Reproduce every one of the following items verbatim, without altering any character.

Exercise materials:
━━━━━━━━

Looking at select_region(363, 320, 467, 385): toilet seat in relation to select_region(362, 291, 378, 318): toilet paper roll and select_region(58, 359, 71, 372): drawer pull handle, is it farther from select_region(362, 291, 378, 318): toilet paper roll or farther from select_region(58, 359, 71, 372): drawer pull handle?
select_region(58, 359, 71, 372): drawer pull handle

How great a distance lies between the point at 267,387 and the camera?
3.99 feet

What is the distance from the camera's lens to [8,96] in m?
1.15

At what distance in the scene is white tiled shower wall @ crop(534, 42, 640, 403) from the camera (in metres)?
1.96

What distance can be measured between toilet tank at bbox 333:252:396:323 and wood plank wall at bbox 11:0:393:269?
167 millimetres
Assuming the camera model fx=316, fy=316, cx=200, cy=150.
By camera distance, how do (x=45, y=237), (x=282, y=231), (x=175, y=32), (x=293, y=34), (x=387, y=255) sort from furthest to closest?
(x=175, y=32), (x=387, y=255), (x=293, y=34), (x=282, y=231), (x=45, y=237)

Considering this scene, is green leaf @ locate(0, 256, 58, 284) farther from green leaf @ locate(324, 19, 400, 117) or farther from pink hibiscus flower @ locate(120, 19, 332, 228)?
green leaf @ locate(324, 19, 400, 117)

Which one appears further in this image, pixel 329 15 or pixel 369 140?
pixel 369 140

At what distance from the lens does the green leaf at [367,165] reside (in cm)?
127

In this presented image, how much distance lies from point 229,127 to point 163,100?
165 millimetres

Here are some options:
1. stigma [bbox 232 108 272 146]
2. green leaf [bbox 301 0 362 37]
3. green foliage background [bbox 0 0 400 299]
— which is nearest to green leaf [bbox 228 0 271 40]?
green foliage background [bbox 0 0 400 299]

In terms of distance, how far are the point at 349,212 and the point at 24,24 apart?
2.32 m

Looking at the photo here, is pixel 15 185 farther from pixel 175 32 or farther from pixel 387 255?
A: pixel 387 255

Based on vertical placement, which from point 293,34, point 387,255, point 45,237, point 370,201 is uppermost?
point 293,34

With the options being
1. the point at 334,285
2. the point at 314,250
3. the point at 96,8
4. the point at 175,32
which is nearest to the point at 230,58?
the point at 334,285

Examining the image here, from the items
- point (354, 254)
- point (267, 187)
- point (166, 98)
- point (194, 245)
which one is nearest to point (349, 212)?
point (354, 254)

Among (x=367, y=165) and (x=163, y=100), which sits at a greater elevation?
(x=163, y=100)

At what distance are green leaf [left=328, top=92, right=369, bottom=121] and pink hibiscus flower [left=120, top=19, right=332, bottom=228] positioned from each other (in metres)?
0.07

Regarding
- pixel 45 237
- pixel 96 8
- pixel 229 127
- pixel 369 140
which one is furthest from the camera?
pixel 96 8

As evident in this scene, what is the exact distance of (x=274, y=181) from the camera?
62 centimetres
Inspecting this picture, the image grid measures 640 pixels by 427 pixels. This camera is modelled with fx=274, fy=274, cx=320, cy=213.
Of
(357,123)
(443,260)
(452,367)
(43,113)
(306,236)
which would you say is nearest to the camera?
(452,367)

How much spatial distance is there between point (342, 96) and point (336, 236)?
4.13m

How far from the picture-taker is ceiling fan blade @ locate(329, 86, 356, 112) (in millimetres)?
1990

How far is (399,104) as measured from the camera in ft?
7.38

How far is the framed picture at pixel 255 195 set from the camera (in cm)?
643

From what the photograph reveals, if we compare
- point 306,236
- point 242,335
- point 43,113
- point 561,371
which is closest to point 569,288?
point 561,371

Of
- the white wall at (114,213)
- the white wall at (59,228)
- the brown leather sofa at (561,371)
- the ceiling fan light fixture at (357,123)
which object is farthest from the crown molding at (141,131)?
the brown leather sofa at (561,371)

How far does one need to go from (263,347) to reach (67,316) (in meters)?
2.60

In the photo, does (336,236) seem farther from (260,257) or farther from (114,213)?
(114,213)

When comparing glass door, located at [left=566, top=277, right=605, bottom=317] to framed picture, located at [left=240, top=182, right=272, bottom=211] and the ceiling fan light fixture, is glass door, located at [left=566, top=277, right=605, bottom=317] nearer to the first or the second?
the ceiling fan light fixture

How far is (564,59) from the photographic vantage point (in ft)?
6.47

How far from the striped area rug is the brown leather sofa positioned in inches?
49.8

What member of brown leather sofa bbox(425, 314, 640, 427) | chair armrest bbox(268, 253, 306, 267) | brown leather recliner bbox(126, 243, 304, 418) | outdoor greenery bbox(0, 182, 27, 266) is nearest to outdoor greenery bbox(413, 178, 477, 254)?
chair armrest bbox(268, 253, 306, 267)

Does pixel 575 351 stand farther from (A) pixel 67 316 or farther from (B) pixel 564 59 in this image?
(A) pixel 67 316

━━━━━━━━

The answer:
Looking at select_region(363, 320, 467, 385): toilet seat in relation to select_region(362, 291, 378, 318): toilet paper roll and select_region(58, 359, 71, 372): drawer pull handle, is it farther from select_region(362, 291, 378, 318): toilet paper roll or farther from select_region(58, 359, 71, 372): drawer pull handle?
select_region(58, 359, 71, 372): drawer pull handle

How great a distance lies between the point at 267,387 and the camera?
3.99 feet

What is the distance from the camera's lens to [8,96] in m?
1.15

At what distance in the scene is white tiled shower wall @ crop(534, 42, 640, 403) from the camera (in metres)?
1.96

What distance can be measured between toilet tank at bbox 333:252:396:323 and wood plank wall at bbox 11:0:393:269?
167 millimetres
Assuming the camera model fx=316, fy=316, cx=200, cy=150.
By camera distance, how do (x=45, y=237), (x=282, y=231), (x=175, y=32), (x=293, y=34), (x=387, y=255) sort from furthest to closest?
(x=175, y=32), (x=387, y=255), (x=293, y=34), (x=282, y=231), (x=45, y=237)

Considering this scene, is green leaf @ locate(0, 256, 58, 284) farther from green leaf @ locate(324, 19, 400, 117) or farther from pink hibiscus flower @ locate(120, 19, 332, 228)?
green leaf @ locate(324, 19, 400, 117)

Which one appears further in this image, pixel 329 15 or pixel 369 140?
pixel 369 140

At what distance from the lens does the green leaf at [367,165] reside (in cm)?
127

In this presented image, how much distance lies from point 229,127 to point 163,100?
165 millimetres

Here are some options:
1. stigma [bbox 232 108 272 146]
2. green leaf [bbox 301 0 362 37]
3. green foliage background [bbox 0 0 400 299]
— which is nearest to green leaf [bbox 228 0 271 40]?
green foliage background [bbox 0 0 400 299]

In terms of distance, how far are the point at 349,212 and the point at 24,24 apart?
2.32 m

Looking at the photo here, is pixel 15 185 farther from pixel 175 32 or farther from pixel 387 255?
A: pixel 387 255

Based on vertical placement, which from point 293,34, point 387,255, point 45,237, point 370,201 is uppermost?
point 293,34

With the options being
1. the point at 334,285
2. the point at 314,250
3. the point at 96,8
4. the point at 175,32
which is nearest to the point at 230,58?
the point at 334,285

Examining the image here, from the items
- point (354, 254)
- point (267, 187)
- point (166, 98)
- point (194, 245)
which one is nearest to point (349, 212)?
point (354, 254)

Among (x=367, y=165) and (x=163, y=100), which sits at a greater elevation?
(x=163, y=100)

At what distance are green leaf [left=328, top=92, right=369, bottom=121] and pink hibiscus flower [left=120, top=19, right=332, bottom=228] positioned from each other (in metres)?
0.07

Regarding
- pixel 45 237
- pixel 96 8
- pixel 229 127
- pixel 369 140
which one is furthest from the camera?
pixel 96 8

As evident in this scene, what is the exact distance of (x=274, y=181) from the camera?
62 centimetres
Inspecting this picture, the image grid measures 640 pixels by 427 pixels. This camera is modelled with fx=274, fy=274, cx=320, cy=213.
Of
(357,123)
(443,260)
(452,367)
(43,113)
(306,236)
which would you say is nearest to the camera?
(452,367)

How much spatial distance is there between point (342, 96) and point (336, 236)?
4.13m

How far from the picture-taker is ceiling fan blade @ locate(329, 86, 356, 112) (in millimetres)?
1990

How far is (399,104) as measured from the camera in ft?
7.38

How far is the framed picture at pixel 255 195 set from the camera (in cm)?
643

From what the photograph reveals, if we compare
- point 306,236
- point 242,335
- point 43,113
- point 561,371
which is closest to point 569,288?
point 561,371

Of
- the white wall at (114,213)
- the white wall at (59,228)
- the brown leather sofa at (561,371)
- the ceiling fan light fixture at (357,123)
which object is farthest from the crown molding at (141,131)?
the brown leather sofa at (561,371)

How far does one need to go from (263,347) to reach (67,316) (in meters)?
2.60

In the photo, does (336,236) seem farther from (260,257) or farther from (114,213)?
(114,213)

When comparing glass door, located at [left=566, top=277, right=605, bottom=317] to framed picture, located at [left=240, top=182, right=272, bottom=211] and the ceiling fan light fixture, is glass door, located at [left=566, top=277, right=605, bottom=317] nearer to the first or the second?
the ceiling fan light fixture

How far is (564,59) from the photographic vantage point (in ft)?
6.47

How far from the striped area rug is the brown leather sofa positioned in inches?
49.8

What member of brown leather sofa bbox(425, 314, 640, 427) | chair armrest bbox(268, 253, 306, 267) | brown leather recliner bbox(126, 243, 304, 418) | outdoor greenery bbox(0, 182, 27, 266) is nearest to outdoor greenery bbox(413, 178, 477, 254)?
chair armrest bbox(268, 253, 306, 267)

Does pixel 575 351 stand farther from (A) pixel 67 316 or farther from (B) pixel 564 59 in this image?
(A) pixel 67 316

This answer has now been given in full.